Broadcom, S3 Group bring order to the multi-screen chaos

CHICAGO - Silicon vendor Broadcom and systems integration vendor S3 Group are taking divergent routes to essentially the same goal: eliminating some of the clutter that happens when cable operators start delivering multiple content to multiple end user devices.

Broadcom's doing it on the base level with a new DOCSIS system-on-a-chip (SoC) that coalesces the proliferation of advanced services and devices subscribers are attaching to their cable systems.

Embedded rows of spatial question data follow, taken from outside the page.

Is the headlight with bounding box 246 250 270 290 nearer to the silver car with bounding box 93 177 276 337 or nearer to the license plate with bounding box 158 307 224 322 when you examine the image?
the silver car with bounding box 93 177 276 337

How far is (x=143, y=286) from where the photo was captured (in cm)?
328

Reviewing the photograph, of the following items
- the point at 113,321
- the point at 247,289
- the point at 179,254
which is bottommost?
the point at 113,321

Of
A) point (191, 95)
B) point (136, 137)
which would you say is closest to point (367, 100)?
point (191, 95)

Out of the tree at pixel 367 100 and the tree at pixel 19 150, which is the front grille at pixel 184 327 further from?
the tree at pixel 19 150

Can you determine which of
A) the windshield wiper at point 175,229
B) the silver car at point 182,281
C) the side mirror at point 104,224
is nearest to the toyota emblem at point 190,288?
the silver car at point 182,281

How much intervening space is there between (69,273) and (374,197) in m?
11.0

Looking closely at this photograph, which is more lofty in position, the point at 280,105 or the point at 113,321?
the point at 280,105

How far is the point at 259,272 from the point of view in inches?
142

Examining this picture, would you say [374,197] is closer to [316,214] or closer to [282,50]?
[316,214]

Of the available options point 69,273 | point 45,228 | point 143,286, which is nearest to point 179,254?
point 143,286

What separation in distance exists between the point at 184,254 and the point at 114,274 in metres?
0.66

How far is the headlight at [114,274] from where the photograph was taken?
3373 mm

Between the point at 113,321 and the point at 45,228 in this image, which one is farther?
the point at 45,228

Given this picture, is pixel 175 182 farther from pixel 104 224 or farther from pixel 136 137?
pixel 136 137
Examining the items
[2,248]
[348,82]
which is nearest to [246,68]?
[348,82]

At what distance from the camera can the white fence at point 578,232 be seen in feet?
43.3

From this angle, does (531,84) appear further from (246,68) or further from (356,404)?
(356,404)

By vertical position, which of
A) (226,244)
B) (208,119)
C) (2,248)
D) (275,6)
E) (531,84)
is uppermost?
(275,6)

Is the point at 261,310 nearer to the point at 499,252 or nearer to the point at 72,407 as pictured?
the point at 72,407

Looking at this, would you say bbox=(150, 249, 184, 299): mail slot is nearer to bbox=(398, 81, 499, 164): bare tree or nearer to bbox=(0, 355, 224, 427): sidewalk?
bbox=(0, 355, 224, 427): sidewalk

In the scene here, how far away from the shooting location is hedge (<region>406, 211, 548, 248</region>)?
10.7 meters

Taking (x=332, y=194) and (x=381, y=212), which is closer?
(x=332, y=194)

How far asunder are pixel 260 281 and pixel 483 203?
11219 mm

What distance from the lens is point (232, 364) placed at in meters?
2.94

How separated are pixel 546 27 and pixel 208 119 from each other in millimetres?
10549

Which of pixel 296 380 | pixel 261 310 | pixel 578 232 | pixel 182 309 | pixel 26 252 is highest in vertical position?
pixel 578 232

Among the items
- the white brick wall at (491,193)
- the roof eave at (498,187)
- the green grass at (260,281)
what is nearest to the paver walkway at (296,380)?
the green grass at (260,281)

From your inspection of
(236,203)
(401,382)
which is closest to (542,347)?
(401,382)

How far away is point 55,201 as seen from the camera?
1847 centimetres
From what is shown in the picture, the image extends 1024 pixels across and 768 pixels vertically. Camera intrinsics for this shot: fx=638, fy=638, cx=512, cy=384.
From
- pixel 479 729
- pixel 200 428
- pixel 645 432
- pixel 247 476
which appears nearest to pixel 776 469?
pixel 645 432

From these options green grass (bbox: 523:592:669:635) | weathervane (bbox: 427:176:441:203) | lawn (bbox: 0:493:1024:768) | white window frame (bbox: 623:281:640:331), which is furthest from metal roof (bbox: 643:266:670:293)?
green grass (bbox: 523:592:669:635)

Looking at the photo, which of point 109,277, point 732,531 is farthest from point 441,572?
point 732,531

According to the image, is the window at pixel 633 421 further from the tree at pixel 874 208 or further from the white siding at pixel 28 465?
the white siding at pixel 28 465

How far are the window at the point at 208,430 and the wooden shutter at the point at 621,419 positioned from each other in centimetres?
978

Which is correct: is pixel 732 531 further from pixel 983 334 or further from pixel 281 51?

"Cable operators are buying set-top boxes and putting them in as gateways that have four, six, eight individual tuners in the home," Jay Kirchoff, vice president of cable broadband marketing at Broadcom told FierceCable. "We're offering them a device that allows those multiple tuners to be replaced with a single device using technology we call Full Band Capture."

The trick, he said, is to digitize the entire 50 MHz to 1 GHz spectrum then use digital tuning to recover the signals and eliminate up to eight individual tuners with a single device.

S3, meanwhile, has developed a test automation system to address that the content is being delivered to a defined set of users with an appropriate level of security via an end-to-end content delivery validation and to improve the ongoing operational efficiency challenge customer service representatives face as the MSOs roll out multiple services to multiple devices.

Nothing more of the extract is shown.